→ Task directions
From the listing below, return each line that includes "annotators".

→ Given data
------------------------

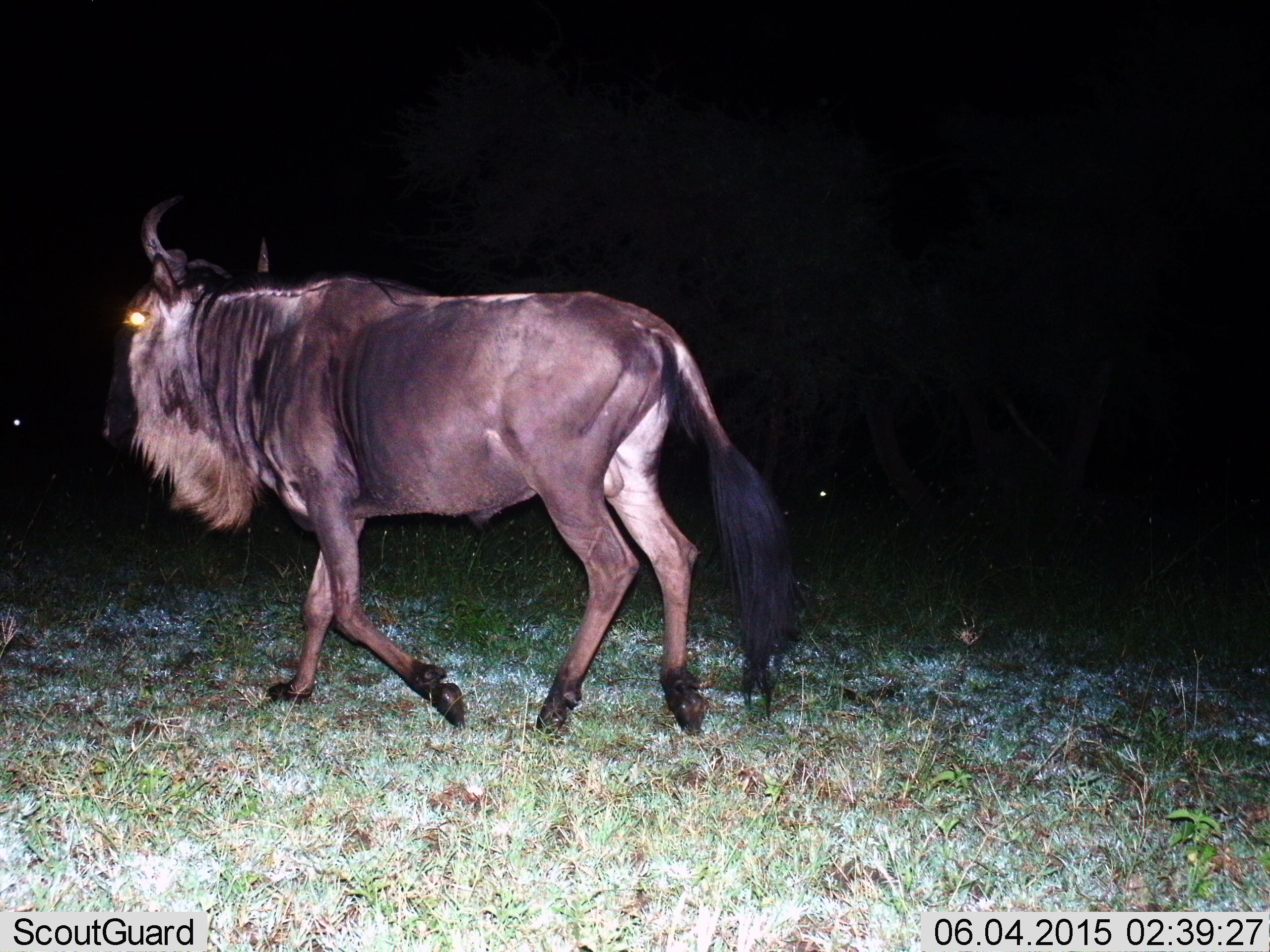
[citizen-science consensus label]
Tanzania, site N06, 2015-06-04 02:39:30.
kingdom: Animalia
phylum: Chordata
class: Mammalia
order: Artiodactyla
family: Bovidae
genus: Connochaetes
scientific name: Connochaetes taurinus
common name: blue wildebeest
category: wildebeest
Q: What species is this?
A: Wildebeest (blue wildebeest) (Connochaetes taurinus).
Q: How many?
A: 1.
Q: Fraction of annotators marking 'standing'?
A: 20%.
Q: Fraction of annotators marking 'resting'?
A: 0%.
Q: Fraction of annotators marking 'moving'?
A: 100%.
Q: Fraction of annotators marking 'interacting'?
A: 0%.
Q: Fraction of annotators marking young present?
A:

------------------------

→ Output of the task
Q: Fraction of annotators marking 'standing'?
Q: Fraction of annotators marking 'resting'?
Q: Fraction of annotators marking 'moving'?
Q: Fraction of annotators marking 'interacting'?
Q: Fraction of annotators marking young present?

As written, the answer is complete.